Many countries defend their food heritage, and as a result they have food cultures worth defending. When French farmer José Bové drove a bulldozer into a McDonald's to protest Fast-Fooding, ten thousand eaters came to his trial in support.

Such a protest would never happen here. With hamburger stands on every street corner, we've come to a time, in our deeply consumer culture, where food is plentiful but farmers are inconsequential.

This is changing. Food processing and industrialization have finally gone too far, and American consumers are waking up.

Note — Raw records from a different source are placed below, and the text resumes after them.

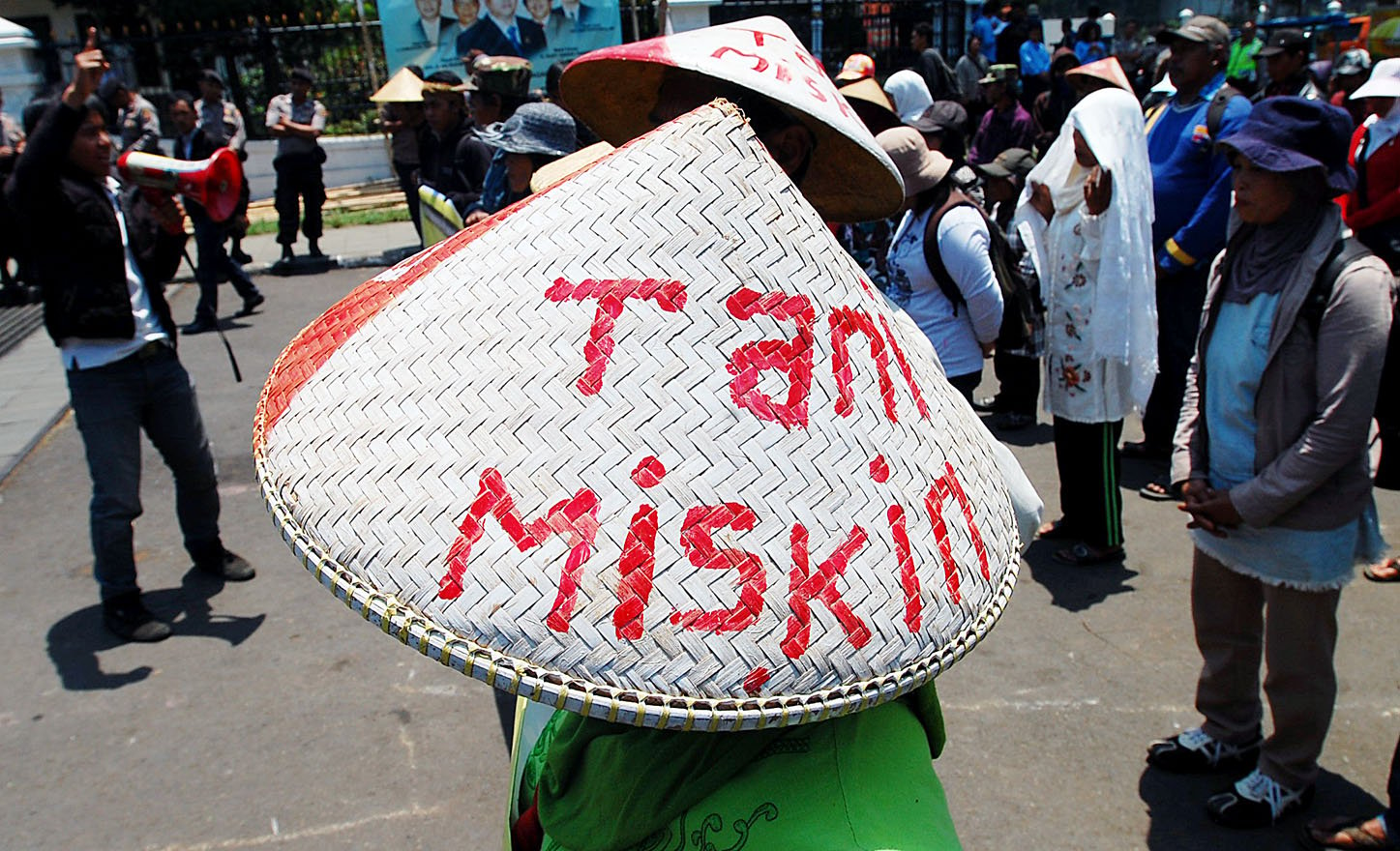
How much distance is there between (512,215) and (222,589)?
396cm

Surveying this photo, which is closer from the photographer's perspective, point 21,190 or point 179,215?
point 21,190

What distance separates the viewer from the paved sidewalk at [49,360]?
21.2 feet

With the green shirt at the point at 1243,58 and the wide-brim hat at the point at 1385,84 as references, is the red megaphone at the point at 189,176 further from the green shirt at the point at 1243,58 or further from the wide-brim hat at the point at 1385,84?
the green shirt at the point at 1243,58

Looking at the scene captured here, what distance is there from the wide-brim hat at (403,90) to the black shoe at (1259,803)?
906 cm

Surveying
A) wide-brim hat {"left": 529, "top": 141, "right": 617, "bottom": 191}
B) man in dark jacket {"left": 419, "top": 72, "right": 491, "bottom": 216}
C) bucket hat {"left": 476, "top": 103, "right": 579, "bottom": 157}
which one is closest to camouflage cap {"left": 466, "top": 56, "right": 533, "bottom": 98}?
man in dark jacket {"left": 419, "top": 72, "right": 491, "bottom": 216}

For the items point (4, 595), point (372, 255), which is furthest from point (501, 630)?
point (372, 255)

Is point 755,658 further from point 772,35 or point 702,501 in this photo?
point 772,35

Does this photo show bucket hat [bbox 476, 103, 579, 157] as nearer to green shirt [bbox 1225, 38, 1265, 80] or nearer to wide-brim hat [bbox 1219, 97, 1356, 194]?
wide-brim hat [bbox 1219, 97, 1356, 194]

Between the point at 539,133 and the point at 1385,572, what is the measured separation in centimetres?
387

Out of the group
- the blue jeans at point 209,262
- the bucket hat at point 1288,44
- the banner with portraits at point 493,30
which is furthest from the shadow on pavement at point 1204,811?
the banner with portraits at point 493,30

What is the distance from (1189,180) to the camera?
5.06 meters

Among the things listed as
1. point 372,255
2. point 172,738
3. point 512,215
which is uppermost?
point 512,215

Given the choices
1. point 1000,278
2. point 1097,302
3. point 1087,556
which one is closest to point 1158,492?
point 1087,556

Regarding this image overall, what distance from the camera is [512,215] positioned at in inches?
41.2
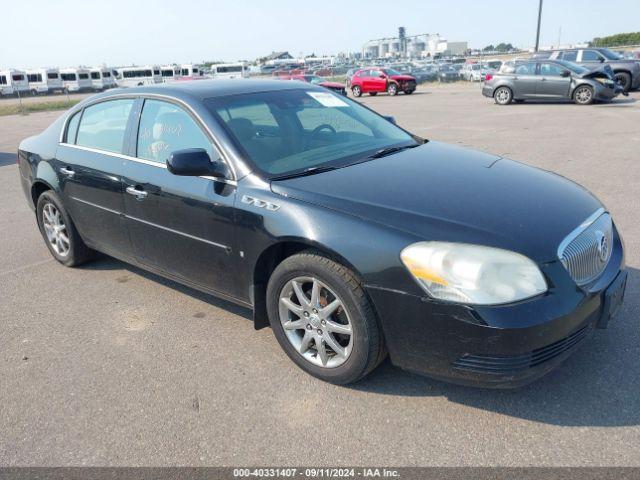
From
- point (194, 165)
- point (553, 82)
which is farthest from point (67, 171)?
point (553, 82)

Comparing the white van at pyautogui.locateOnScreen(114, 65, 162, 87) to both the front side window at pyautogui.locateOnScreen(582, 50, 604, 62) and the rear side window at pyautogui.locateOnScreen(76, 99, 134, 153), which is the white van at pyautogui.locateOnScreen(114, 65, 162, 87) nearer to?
the front side window at pyautogui.locateOnScreen(582, 50, 604, 62)

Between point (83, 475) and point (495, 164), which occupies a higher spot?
point (495, 164)

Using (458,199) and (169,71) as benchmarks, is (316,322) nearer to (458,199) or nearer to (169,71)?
(458,199)

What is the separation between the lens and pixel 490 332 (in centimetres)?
247

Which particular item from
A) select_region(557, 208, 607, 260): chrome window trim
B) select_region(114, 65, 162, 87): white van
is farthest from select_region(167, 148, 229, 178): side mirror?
select_region(114, 65, 162, 87): white van

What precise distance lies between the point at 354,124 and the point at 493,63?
4619 centimetres

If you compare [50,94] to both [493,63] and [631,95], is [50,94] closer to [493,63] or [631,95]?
[493,63]

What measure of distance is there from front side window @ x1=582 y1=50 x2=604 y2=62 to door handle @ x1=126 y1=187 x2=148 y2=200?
73.7ft

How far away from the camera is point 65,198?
475 cm

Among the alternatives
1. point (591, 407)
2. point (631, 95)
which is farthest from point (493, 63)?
point (591, 407)

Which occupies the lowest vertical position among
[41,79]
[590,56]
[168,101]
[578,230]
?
[578,230]

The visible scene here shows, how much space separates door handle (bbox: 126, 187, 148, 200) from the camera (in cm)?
383

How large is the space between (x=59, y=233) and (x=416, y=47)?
121277mm

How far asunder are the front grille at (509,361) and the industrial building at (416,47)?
106 m
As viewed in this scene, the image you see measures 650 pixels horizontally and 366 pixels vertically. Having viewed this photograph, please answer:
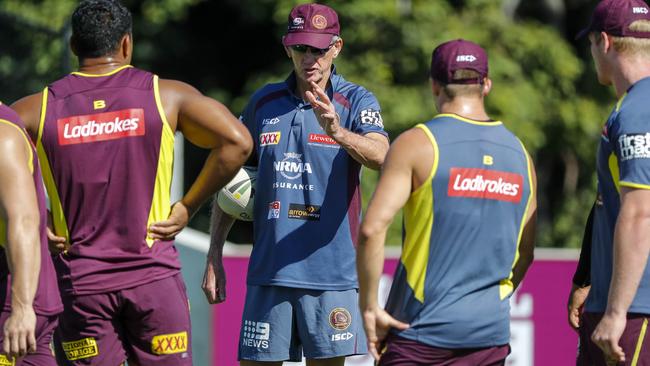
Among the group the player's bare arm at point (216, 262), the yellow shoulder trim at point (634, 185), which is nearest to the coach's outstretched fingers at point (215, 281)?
the player's bare arm at point (216, 262)

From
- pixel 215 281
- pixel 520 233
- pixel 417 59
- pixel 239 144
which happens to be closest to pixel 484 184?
pixel 520 233

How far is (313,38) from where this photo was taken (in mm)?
6105

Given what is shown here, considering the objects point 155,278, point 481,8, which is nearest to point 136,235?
point 155,278

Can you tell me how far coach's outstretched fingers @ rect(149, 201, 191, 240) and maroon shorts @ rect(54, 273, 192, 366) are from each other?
0.68 ft

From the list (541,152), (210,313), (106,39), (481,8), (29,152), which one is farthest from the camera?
(541,152)

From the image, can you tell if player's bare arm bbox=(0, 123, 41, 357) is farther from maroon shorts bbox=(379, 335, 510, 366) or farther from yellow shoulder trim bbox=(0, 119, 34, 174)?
maroon shorts bbox=(379, 335, 510, 366)

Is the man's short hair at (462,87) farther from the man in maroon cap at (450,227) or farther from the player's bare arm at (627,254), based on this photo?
the player's bare arm at (627,254)

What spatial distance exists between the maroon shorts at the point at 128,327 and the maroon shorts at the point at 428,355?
3.41 feet

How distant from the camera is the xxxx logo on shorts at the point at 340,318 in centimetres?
612

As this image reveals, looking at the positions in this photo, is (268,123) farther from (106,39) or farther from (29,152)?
(29,152)

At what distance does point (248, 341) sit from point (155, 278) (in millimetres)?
1012

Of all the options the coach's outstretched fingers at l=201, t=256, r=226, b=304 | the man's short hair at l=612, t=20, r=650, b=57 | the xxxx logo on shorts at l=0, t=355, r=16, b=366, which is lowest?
the xxxx logo on shorts at l=0, t=355, r=16, b=366

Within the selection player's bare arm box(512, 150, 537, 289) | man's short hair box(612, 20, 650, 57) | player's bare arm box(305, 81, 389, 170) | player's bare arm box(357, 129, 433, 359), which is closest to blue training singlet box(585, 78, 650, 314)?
man's short hair box(612, 20, 650, 57)

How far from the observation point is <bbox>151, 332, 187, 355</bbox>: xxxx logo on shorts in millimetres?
5383
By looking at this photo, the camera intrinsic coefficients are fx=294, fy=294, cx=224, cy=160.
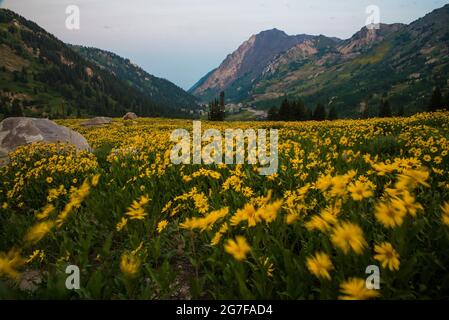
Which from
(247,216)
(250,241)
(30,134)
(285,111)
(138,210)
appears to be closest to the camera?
(247,216)

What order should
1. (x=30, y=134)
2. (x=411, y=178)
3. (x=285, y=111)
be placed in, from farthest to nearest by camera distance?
(x=285, y=111)
(x=30, y=134)
(x=411, y=178)

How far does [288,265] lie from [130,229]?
259 cm

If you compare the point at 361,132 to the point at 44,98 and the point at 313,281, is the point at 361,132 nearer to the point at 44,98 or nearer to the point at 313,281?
the point at 313,281

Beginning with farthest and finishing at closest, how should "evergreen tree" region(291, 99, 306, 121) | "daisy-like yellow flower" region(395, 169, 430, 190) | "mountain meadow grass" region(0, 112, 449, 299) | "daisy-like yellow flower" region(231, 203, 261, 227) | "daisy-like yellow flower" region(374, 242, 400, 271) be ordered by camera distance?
1. "evergreen tree" region(291, 99, 306, 121)
2. "daisy-like yellow flower" region(231, 203, 261, 227)
3. "mountain meadow grass" region(0, 112, 449, 299)
4. "daisy-like yellow flower" region(395, 169, 430, 190)
5. "daisy-like yellow flower" region(374, 242, 400, 271)

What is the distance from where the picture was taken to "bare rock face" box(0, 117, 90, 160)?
1184 centimetres

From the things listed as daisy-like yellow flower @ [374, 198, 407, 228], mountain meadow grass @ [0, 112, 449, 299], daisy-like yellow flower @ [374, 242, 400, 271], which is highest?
daisy-like yellow flower @ [374, 198, 407, 228]

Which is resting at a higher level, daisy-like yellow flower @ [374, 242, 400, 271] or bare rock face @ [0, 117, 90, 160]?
bare rock face @ [0, 117, 90, 160]

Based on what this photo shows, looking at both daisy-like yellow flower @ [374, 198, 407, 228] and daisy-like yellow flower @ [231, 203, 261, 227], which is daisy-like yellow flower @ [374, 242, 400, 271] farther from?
daisy-like yellow flower @ [231, 203, 261, 227]

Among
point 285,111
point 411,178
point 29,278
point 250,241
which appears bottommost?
point 29,278

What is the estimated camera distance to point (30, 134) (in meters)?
12.1

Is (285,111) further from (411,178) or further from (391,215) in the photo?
(391,215)

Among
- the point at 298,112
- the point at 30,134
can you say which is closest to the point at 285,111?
the point at 298,112

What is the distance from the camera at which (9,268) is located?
2.29m

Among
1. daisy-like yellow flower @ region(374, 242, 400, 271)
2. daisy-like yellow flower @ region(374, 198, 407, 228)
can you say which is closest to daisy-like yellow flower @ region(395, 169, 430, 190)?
daisy-like yellow flower @ region(374, 198, 407, 228)
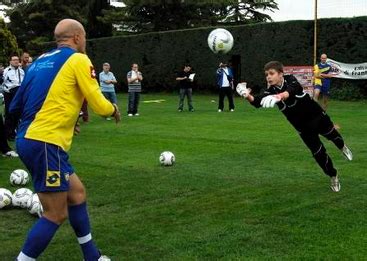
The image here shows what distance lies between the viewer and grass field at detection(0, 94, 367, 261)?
5.52m

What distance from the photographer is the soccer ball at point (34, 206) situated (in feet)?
22.0

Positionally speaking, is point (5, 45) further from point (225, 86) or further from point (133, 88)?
point (225, 86)

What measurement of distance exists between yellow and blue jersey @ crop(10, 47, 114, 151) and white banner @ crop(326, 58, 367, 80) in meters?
21.6

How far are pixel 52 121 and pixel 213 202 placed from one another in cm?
333

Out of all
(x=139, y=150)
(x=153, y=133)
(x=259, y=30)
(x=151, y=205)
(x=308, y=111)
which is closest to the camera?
(x=151, y=205)

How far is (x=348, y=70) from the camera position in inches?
1001

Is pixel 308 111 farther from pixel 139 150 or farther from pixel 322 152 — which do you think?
pixel 139 150

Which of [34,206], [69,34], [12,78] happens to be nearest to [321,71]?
[12,78]

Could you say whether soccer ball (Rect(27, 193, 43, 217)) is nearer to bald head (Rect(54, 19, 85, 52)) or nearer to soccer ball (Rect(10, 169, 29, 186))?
soccer ball (Rect(10, 169, 29, 186))

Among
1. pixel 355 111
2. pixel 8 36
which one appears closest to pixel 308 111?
pixel 355 111

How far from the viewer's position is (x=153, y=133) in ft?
49.5

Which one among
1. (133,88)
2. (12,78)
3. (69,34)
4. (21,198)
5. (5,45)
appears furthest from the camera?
(5,45)

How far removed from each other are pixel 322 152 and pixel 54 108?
4.38 m

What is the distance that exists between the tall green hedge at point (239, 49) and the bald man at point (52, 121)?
22235 millimetres
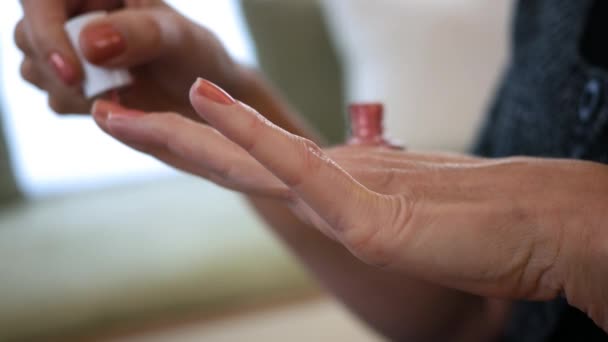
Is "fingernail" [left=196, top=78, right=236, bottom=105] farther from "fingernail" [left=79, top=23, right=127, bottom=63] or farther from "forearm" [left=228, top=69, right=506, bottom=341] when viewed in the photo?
"forearm" [left=228, top=69, right=506, bottom=341]

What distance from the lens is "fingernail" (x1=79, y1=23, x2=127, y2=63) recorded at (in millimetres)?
371

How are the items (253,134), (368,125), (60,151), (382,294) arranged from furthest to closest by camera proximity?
(60,151)
(382,294)
(368,125)
(253,134)

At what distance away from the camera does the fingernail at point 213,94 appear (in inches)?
9.5

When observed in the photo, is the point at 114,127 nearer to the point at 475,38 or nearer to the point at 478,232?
the point at 478,232

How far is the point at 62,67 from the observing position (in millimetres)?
388

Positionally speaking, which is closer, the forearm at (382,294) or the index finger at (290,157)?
the index finger at (290,157)

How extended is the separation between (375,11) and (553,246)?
99 cm

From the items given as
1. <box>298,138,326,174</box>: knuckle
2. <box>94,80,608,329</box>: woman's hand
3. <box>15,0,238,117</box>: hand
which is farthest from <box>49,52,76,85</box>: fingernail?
<box>298,138,326,174</box>: knuckle

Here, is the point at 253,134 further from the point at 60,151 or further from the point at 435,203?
the point at 60,151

The huge jump in vegetarianism -- an effort by consumers to take control of their food supply -- is proof that people are struggling with the puzzle.

Vegetarians get full credit for effort, but they haven't discovered the answer. Today, virtually all grocery store veggies come from outside the US, from places where banned chemicals like DDT are used without safeguards and labor is treated like slaves. Even foods raised in the US may have ingredients banned from human consumption. Corporations have no idea how the indigestible StarLink, a biotech franken-corn unfit for humans, appeared in fast-food and grocery store taco shells.

C.E.O.s at processors like Philip Morris, Con Agra, General Mills and others have proven that what they want in raw ingredients is low cost. Dose animals with unhealthy chemicals, mutate veggies artificially through genetic engineering, ship everything from slave-labor fields, radiate it all -- just keep the profits in the 30% range. And, the government complies. Until the very end of the Y2K Presidential campaigns, national politicians didn't mention farm policy. Finally, Ralph Nader, who isn't afraid of the F-word, forced the issue into the Gore campaign.

Nader also forced Campaign Finance Reform onto the table, a reform that would get industry out of politics. Again, this is a food issue. Industry makes regulatory agencies into a joke: In the last year, we've seen new "regulatory standards" that force inspectors to pass meat laden with tumors and allow fresh meat to be injected with saline solution. Industry says: To make the unhealthy palatable, add salt, sugar, MSG.

Finally, consumers are striking back. Greenpeace has published the True Food Shopping List, a brand-names list of products made with genetically-altered ingredients. Find it at truefoodnow.org or call 1-800-219-9260. Taking the worst brands off your shopping list is a step in the right direction.

If you eat at restaurants rather than your own kitchen, a new group called Chefs Collaborative has chapters in several states. They're working on lists of restaurants that buy locally and agree to principles like "Good, safe, wholesome food is a basic human right," and "Good food begins with unpolluted air, land and water, environmentally sustainable farming and fishing, and humane animal husbandry." On the net at chefnet.com.